Wheelsblog -- Uganda 2019, Day 2
The Wheels for the World team are in Moyo, Uganda from the 5th to the 15th June. We'll be bringing you their stories and news as often as the internet connection allows. Here's the second report, covering the work they've started doing while waiting for the container. Please keep praying for the team!
Today we split into 3 teams to make use of the unexpected time without the container and equipment. The pastors and Michael, the Children’s worker, spent time with local disabled people and pastors training them on the Biblically view on disability. This begun with a talk on the Bible principles on disability followed by the dangers of the prosperity gospel and the joy of the true gospel. The group then split into two to look at examples of people who were disabled in the Bible. We then ended with a drama on the story of Mephibosheth on the importance of a two way relationship when helping people.

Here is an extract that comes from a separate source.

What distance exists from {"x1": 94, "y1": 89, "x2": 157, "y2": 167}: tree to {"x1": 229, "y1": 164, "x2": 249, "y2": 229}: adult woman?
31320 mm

The group listened and responded very positively to the training.
A small team attended Ibakwe Hills Nursery and Primary School where Michael took an assembly for 1638 pupils with his puppet Davis! When he was sharing the message of Christ, we were shocked to hear that nearly every child had seen a dead body, even the youngest in the school. It was fantastic how positively the children responded to our visit and humbling to hear how dedicated the 19 teachers were who work voluntarily to prepare the children for their Primary School National exams.
This team completed 3 home visits including Keiden Josephine, a lady who had suffered from leprosy and crawled out of her hut to welcome us. She still had the old unusable wheelchair her son had pushed her for 2 days to cross the border and reach the camp. She already had a wheelchair provided by a different charity and was using this successfully to access the church and local community. This extraordinary lady managed to cook and get in and out of bed unaided and her final comment was “I cannot believe that you took the time to come and speak to me”. It was great to affirm just how valued she is in God’s sight.
Home visits were the focus of the group. We met several people who had wheelchairs already but who were struggling to use them because of needing repair or problems sitting comfortably. Meeting these people highlighted how much a wheelchair can change their lives. The First Lady we met said that before receiving her wheelchair she never left the small compound of her home. Now with a chair she can go and collect six cans of water, attend church and school and was involved in a work skill building program for disabled people. She proudly talked about successfully managing to work on a project to construct a building for a training centre and appealed to us to raise awareness of their efforts to equip the centre.
We also met an elderly man who was crawling on the floor as he planted crops. He had a wheelchair but it needed some adjustments to make it comfortable for him to use and to propel more easily. Another man with a tricycle was given some help to make his chair comfortable so that he was not in discomfort as he travelled 12 kilometres to work and back. Simple work on his chair made a huge difference to this man who was very grateful for the help he was given.
So many people in great need from such varied backgrounds. We heard how people who were previously farmers were able to adjust more easily to sustaining themselves on the camp whilst others from the cities working in jobs such as bankers, lawyers and such like professions struggled to learn and cope on the camp.